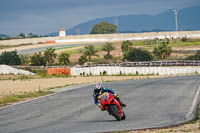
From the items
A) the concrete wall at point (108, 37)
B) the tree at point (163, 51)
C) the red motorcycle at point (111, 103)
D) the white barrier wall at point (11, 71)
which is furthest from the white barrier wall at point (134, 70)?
the concrete wall at point (108, 37)

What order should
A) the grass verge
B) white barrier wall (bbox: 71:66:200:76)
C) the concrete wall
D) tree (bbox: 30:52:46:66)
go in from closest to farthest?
the grass verge
white barrier wall (bbox: 71:66:200:76)
tree (bbox: 30:52:46:66)
the concrete wall

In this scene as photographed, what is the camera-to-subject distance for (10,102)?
26.0 m

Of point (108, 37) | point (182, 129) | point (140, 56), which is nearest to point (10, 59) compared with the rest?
point (140, 56)

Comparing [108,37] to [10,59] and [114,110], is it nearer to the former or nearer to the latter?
[10,59]

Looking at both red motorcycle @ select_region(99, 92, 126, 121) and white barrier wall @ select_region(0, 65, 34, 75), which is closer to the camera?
red motorcycle @ select_region(99, 92, 126, 121)

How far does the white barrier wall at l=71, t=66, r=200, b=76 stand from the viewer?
5370 centimetres

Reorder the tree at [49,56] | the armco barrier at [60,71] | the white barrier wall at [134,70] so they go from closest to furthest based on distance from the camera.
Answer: the white barrier wall at [134,70]
the armco barrier at [60,71]
the tree at [49,56]

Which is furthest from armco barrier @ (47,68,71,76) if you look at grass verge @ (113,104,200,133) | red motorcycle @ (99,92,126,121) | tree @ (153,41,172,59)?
grass verge @ (113,104,200,133)

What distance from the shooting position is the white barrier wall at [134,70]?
176 ft

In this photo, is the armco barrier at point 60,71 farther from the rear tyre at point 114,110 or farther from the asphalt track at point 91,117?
the rear tyre at point 114,110

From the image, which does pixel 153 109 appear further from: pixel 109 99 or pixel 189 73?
pixel 189 73

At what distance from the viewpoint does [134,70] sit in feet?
181

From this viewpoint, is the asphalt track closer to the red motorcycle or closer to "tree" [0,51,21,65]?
the red motorcycle

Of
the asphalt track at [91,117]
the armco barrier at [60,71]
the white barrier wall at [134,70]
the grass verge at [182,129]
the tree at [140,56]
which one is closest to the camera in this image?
the grass verge at [182,129]
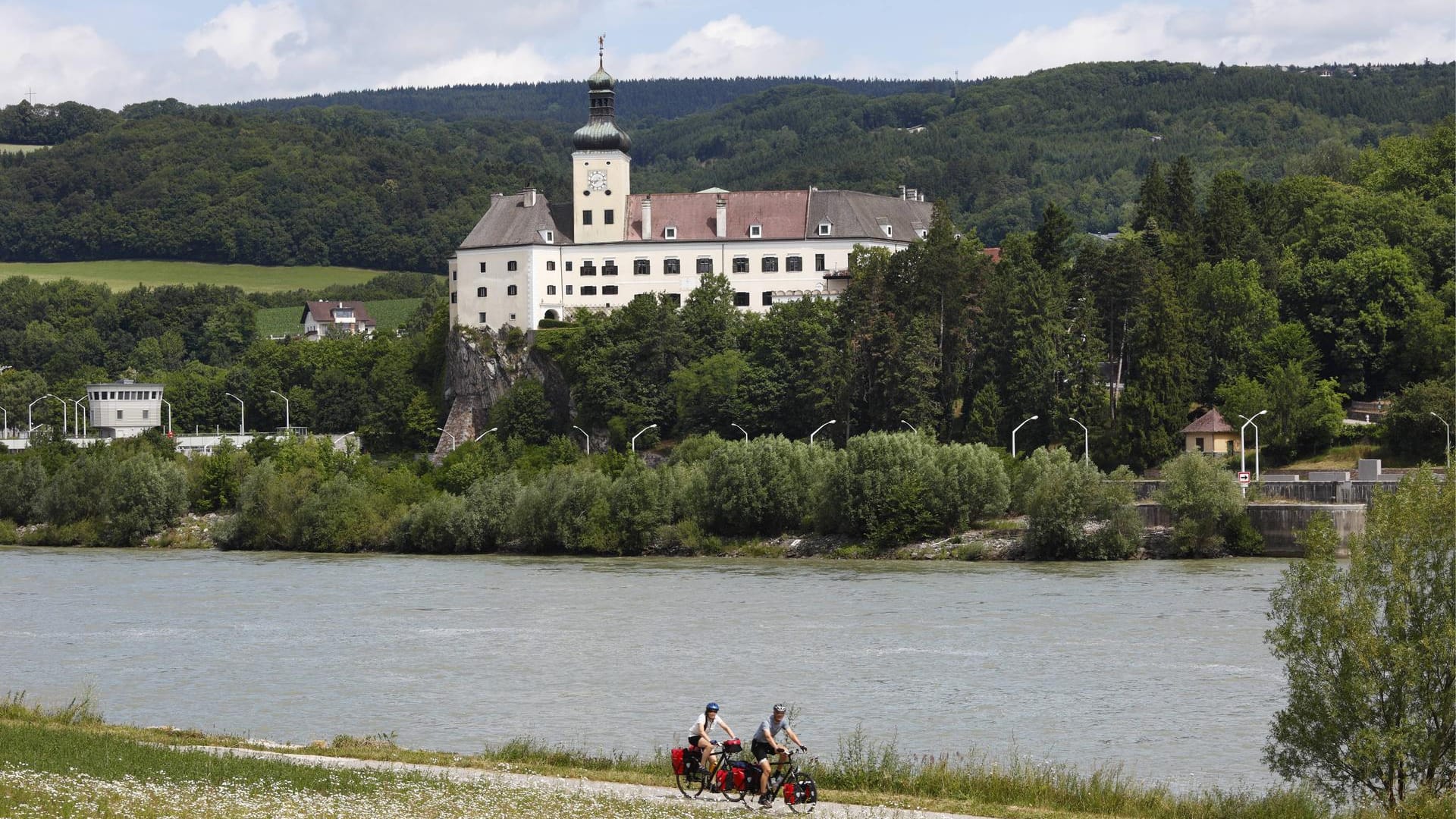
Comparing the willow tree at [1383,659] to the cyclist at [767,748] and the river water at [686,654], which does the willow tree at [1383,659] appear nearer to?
the river water at [686,654]

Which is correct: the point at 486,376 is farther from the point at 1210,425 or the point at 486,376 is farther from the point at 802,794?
the point at 802,794

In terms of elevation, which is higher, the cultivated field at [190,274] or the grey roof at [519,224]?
the cultivated field at [190,274]

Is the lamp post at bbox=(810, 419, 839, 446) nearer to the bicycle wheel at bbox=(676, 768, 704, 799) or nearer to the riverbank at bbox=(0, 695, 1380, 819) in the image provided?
the riverbank at bbox=(0, 695, 1380, 819)

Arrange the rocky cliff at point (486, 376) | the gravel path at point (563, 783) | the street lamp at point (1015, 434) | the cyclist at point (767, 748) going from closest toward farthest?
the gravel path at point (563, 783), the cyclist at point (767, 748), the street lamp at point (1015, 434), the rocky cliff at point (486, 376)

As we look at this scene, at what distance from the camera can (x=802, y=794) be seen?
2580 cm

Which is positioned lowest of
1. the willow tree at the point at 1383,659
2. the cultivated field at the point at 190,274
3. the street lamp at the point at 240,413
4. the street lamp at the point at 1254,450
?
the willow tree at the point at 1383,659

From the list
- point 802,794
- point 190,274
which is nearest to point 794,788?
point 802,794

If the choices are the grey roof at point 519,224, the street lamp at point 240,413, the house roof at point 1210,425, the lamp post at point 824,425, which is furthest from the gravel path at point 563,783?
the street lamp at point 240,413

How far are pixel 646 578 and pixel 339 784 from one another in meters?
39.9

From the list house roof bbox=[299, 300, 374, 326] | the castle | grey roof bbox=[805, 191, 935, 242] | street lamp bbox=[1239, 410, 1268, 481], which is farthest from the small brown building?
house roof bbox=[299, 300, 374, 326]

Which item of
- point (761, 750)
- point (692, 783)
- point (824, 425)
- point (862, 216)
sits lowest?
point (692, 783)

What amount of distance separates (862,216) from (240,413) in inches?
1756

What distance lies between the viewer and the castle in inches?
4220

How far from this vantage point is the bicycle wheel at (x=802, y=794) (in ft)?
84.5
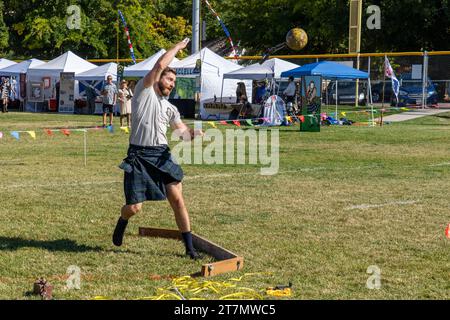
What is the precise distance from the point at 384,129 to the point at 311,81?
2627mm

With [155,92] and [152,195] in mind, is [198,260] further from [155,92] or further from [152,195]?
[155,92]

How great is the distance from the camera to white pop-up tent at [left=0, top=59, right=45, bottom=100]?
3741cm

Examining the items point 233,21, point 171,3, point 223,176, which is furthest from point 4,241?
point 171,3

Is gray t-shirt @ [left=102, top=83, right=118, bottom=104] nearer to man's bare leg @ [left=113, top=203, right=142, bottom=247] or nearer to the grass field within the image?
the grass field

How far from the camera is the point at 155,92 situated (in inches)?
275

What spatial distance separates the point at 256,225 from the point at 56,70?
28.6 metres

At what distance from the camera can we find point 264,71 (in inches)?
1119

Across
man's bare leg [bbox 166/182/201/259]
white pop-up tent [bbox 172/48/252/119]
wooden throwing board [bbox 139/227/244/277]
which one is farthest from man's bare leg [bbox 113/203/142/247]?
white pop-up tent [bbox 172/48/252/119]

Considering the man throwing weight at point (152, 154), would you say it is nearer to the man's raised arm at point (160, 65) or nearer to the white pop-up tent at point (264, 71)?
the man's raised arm at point (160, 65)

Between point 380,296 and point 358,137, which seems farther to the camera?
point 358,137

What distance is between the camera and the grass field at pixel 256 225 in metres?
6.21

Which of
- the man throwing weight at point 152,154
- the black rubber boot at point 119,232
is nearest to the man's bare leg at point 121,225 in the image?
the black rubber boot at point 119,232

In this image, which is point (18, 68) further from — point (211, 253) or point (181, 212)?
point (211, 253)

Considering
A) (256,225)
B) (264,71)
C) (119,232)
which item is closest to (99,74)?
(264,71)
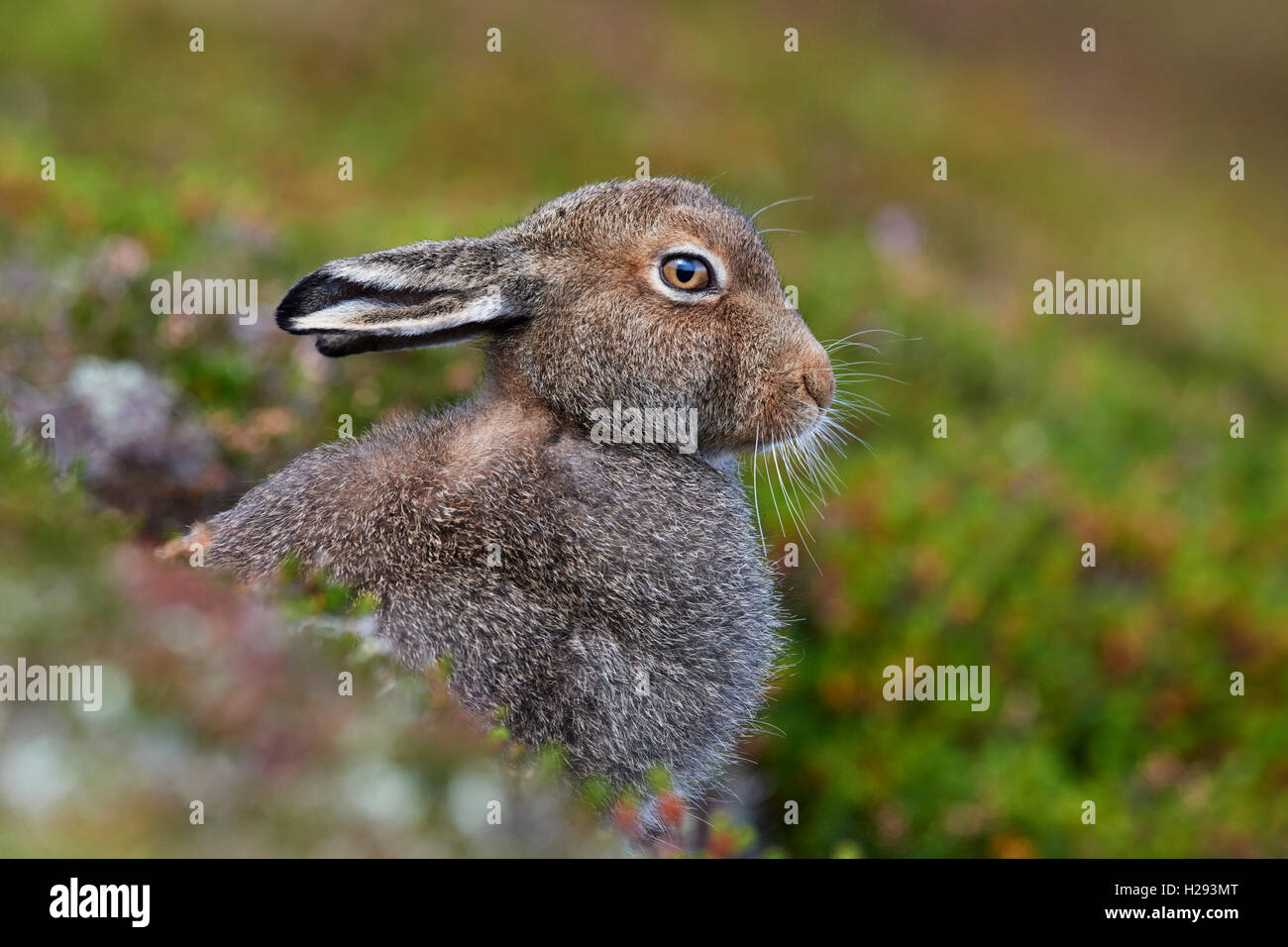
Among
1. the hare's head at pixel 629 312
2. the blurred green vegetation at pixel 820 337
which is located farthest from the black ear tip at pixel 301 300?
the blurred green vegetation at pixel 820 337

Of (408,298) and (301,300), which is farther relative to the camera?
(408,298)

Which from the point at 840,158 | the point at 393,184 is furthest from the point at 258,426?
the point at 840,158

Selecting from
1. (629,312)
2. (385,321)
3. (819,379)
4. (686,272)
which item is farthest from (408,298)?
(819,379)

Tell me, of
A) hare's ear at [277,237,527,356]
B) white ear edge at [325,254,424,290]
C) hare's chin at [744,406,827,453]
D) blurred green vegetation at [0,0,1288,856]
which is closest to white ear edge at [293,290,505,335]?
hare's ear at [277,237,527,356]

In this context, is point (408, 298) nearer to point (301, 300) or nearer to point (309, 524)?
point (301, 300)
⁂
_What the task asks_
The line containing "Of (408,298) and" and every line after it, through the end of the records, should be repeated exactly and alone.

_Result of the exercise_
Of (408,298) and (301,300), which is farther relative to the camera?
(408,298)

Which from the point at 840,158 | the point at 393,184 is furthest from the point at 258,426?
the point at 840,158

Selecting from
1. (629,312)
2. (385,321)
3. (819,379)
4. (686,272)
which item is farthest from (408,298)?
(819,379)

Tell me, of
A) hare's ear at [277,237,527,356]
B) white ear edge at [325,254,424,290]
C) hare's chin at [744,406,827,453]
D) blurred green vegetation at [0,0,1288,856]
which is closest to white ear edge at [293,290,505,335]?
hare's ear at [277,237,527,356]

In this context, is point (408, 298) nearer to point (301, 300) or nearer to point (309, 524)?
point (301, 300)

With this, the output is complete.